■ **HOW TO COMPLETE THIS TASK**
When you reach the line containing "order: Artiodactyla", begin copying exactly, and keep going through the last line of the records below, copying nothing before it.
*** Opening DATASET ENTRIES ***
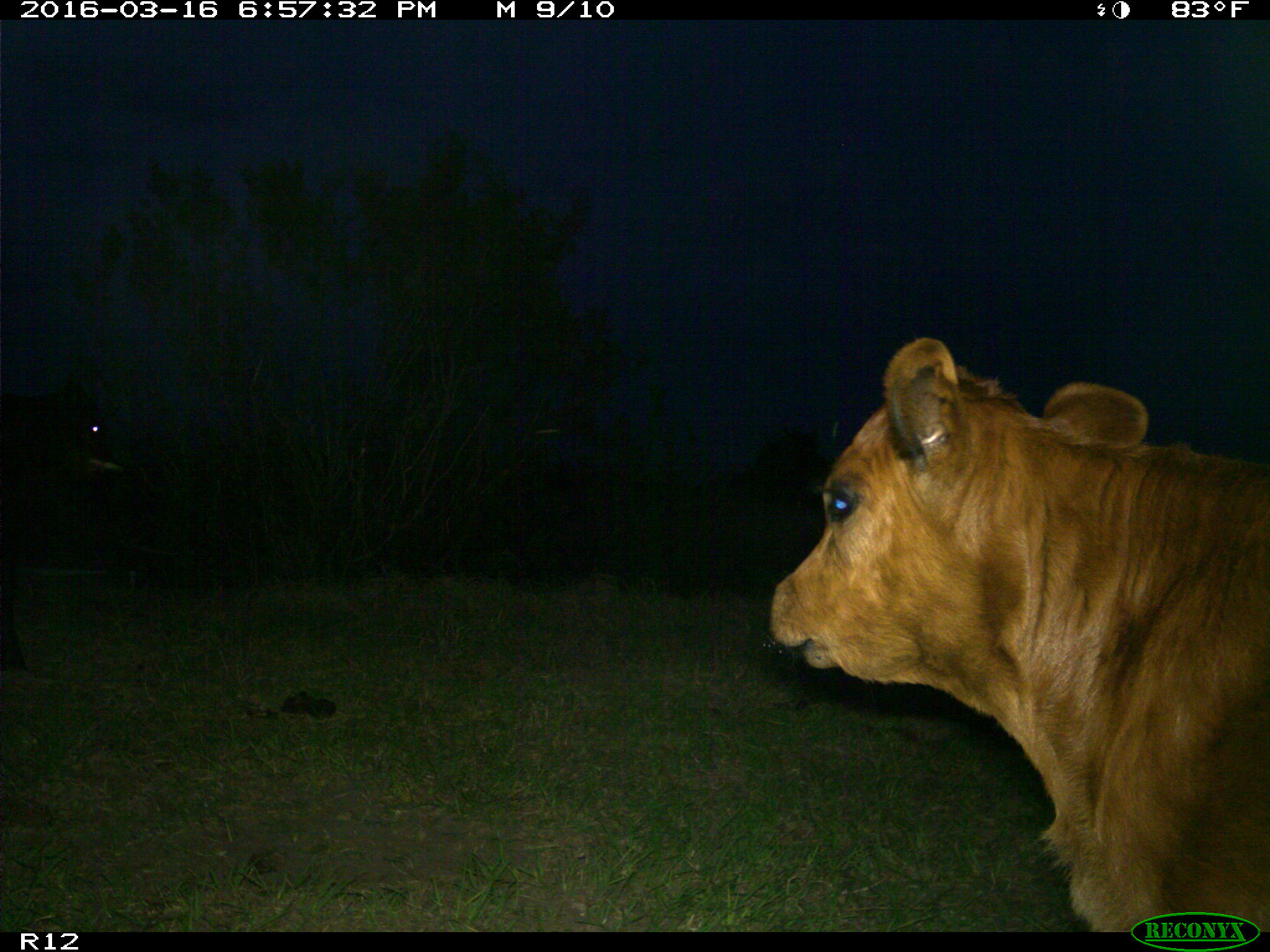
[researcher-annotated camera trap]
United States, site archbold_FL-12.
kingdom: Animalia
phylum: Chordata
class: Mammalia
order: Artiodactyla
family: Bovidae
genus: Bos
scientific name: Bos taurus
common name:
*** Closing DATASET ENTRIES ***
■ **TASK OUTPUT**
order: Artiodactyla
family: Bovidae
genus: Bos
scientific name: Bos taurus
common name:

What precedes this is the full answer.